### Text block
Higher cost of finance exacerbates a climate investment trap in developing economies
Non-technical summary: Higher cost of finance exacerbates a climate investment trap in developing economies
6 July 2021
- Title: Higher cost of finance exacerbates a climate investment trap in developing economies
- Publication/funder: This research was made possible by support from two European Union’s Horizon 2020 projects, namely the COP21 RIPPLES (Grant Agreement No 730427) and GREEN-WIN (Grant Agreement No 642018); and the EPSRC as a Standard Research Studentship (Grant number: EP/M507970/1). H.C. acknowledges the support of the Chair Energy and Prosperity, under the aegis of the Risk Foundation.
- Date accepted: 30/06/2021
- Authors: Dr Julia Tomei UCL ISR; Nadia Ameli UCL ISR, Olivier Dessens UCL ISR/EI, Matthew Winning UCL ISR/EI, Jennifer Cronin UCL EI, Hugues Chenet UCL ISR, Paul Drummond UCL ISR, Alvaro Calzadilla UCL ISR, Gabrial Anandarajah UCL EI &Michael Grubb UCL ISR.

### Data to examine
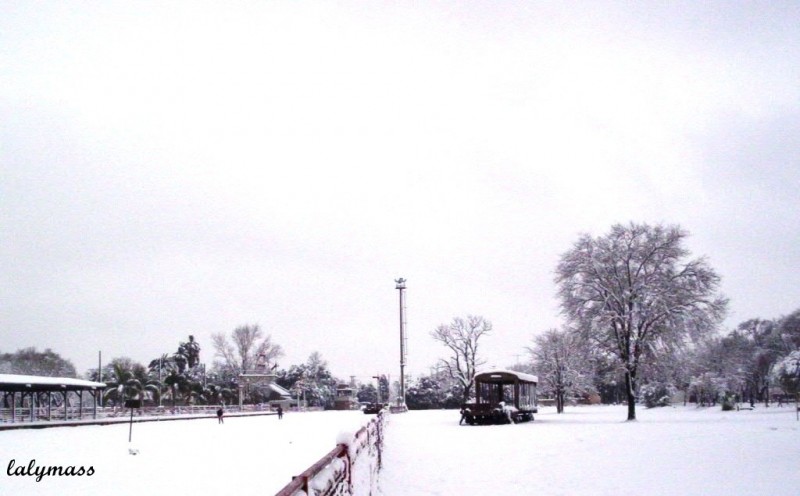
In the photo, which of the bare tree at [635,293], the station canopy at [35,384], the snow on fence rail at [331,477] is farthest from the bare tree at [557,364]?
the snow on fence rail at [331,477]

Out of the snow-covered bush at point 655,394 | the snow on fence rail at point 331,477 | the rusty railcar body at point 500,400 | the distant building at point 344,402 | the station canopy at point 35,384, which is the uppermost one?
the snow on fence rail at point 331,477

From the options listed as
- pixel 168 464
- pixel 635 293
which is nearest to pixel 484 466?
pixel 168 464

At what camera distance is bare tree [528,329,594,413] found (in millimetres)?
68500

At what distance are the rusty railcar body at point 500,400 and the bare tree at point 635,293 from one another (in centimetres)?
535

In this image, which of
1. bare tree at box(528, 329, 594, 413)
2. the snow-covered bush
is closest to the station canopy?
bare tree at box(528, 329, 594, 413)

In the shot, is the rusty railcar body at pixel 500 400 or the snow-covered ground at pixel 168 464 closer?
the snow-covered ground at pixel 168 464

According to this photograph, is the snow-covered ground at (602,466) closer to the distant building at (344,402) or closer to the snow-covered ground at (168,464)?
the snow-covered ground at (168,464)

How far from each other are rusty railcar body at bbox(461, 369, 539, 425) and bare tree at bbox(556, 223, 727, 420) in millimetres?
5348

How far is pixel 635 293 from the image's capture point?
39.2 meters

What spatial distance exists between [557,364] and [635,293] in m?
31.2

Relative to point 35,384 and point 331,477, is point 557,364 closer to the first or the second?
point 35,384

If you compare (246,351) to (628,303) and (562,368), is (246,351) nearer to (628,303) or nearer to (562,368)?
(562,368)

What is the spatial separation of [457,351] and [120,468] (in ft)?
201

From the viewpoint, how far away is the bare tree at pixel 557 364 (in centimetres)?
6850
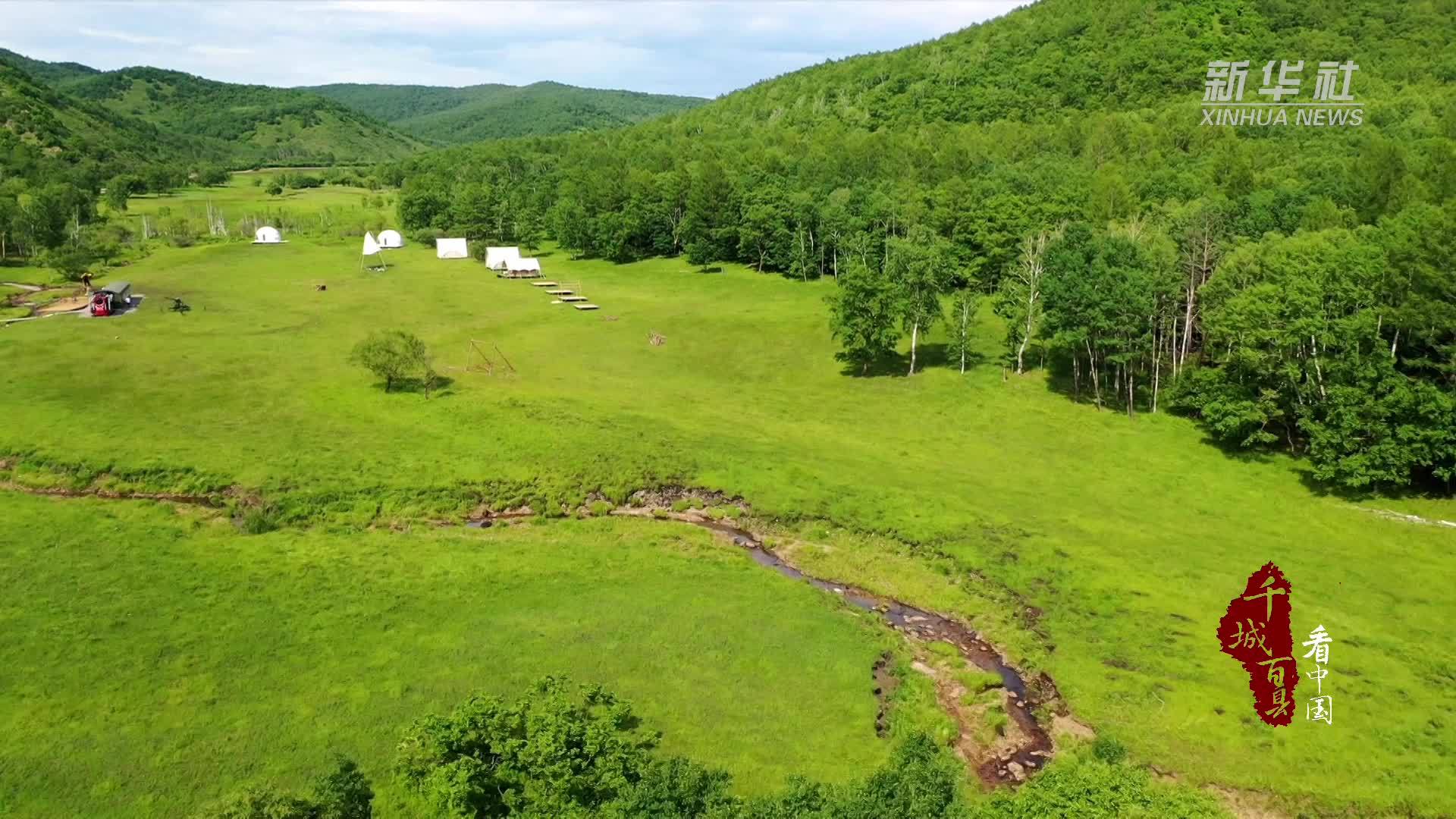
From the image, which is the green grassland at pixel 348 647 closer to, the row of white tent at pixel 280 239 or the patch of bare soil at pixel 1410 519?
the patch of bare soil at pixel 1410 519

### Action item A
Turn the funding entry in the climate investment summary that begins "This research was made possible" into a short list. Keep its project names, grant numbers and acknowledgment.
### Action item B
Supply the next part of the climate investment summary, picking up after its final line.
The rows are separate material with no connection to the climate investment summary.

### Expected output A
- Two European Union Horizon 2020 projects: COP21 RIPPLES (Grant Agreement No 730427) and GREEN-WIN (Grant Agreement No 642018)
- The EPSRC, through a Standard Research Studentship (Grant number: EP/M507970/1)
- H.C.: the Chair Energy and Prosperity, under the aegis of the Risk Foundation

### Expected output B
Access to finance (credit) is vital for the green energy transition needed to reduce global greenhouse gas emissions, as laid out in the Paris Agreement. But access to low-cost finance is uneven, with the cost of securing capital to help reach net zero differing substantially between regions. This study shows the road to decarbonisation for developing economies is disproportionately impacted by differences in the weighted average cost of capital (WACC). This is a financial ratio used to calculate how much a company or organisation pays to finance its operations, whether through debt, equity or both. The lower the value, the easier the company or government can access funds. In the case of Africa, and a scenario where global warming this century is kept at 2°C, we calculated that current unfavourable WACC values will stunt the region’s green electricity production by 35%. We also make the case for policy interventions to lower WACC values for low-carbon technologies by 2050. This would allow Africa to reach net-zero emissions approximately 10 years earlier than if reductions in the cost of capital are not considered. We also describe the ‘climate investment trap’ that developing economies are faced with when climate-related investments remain chronically insufficient. These regions of the world already pay a high cost of finance for low-carbon investments, delaying the energy system transition and the reduction of emissions. Yet, unchecked climate change would lead to greater impacts in these regions, raising the cost of capital and discouraging investment even further. The trap is so binding in itself that poorer countries will struggle to escape it – especially in the aftermath of COVID-19 and its impact on their economies. Radical changes are needed such as helping to underwrite the perceived greater risks of low carbon investments in such regions. So that capital is more equitably distributed and all regions, not just those in the global north, can afford to work towards net zero at the rate needed to tackle climate change for the benefit of everyone. International organisations such as the IMF, investors and policymakers can all take responsibility for lowering the costs of capital in Africa.